Record extracts:
==*==

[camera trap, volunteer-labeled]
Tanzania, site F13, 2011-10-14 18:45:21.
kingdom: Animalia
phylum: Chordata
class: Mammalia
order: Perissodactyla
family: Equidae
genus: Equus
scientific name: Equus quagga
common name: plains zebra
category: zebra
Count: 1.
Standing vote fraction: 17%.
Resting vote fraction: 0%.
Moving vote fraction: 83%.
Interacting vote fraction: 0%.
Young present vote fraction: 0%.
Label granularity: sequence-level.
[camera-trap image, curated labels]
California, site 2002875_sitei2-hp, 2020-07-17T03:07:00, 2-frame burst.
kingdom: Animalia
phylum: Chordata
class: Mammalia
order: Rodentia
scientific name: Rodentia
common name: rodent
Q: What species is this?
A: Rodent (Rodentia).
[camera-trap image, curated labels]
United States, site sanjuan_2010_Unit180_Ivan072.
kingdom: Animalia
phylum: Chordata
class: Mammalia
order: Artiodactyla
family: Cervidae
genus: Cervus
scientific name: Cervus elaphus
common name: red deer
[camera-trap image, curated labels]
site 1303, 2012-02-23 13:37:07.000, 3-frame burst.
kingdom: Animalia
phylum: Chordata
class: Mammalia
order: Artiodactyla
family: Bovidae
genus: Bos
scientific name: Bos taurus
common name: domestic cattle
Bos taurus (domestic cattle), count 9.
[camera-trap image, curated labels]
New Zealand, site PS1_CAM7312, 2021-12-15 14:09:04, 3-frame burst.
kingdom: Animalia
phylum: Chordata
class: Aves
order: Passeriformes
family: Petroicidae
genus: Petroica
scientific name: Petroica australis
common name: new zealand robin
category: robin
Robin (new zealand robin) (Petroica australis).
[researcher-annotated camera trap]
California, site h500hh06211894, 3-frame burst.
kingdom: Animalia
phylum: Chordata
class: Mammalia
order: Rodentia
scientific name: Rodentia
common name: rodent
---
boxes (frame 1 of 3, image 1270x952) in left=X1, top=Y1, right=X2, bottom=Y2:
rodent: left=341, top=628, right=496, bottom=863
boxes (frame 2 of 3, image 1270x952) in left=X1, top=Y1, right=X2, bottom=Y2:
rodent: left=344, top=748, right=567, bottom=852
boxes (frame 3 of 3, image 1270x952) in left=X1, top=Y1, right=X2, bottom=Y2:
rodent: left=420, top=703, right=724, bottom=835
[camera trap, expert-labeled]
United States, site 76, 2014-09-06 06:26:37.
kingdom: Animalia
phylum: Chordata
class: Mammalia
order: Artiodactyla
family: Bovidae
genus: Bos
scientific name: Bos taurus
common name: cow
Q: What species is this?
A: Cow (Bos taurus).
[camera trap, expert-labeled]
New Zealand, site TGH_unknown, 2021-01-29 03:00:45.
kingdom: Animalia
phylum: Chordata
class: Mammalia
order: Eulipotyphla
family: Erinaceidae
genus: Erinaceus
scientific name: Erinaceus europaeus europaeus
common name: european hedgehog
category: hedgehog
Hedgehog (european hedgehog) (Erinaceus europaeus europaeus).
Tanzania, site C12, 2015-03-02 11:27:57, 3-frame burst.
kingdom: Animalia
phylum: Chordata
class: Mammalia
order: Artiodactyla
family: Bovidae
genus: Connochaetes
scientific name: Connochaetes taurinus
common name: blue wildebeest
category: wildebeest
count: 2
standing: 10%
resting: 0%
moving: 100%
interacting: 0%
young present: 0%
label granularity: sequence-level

==*==

Problem to solve: Whenever the word "present" shows up in a line of the entries, copy that line.

Expected output:
Young present vote fraction: 0%.
young present: 0%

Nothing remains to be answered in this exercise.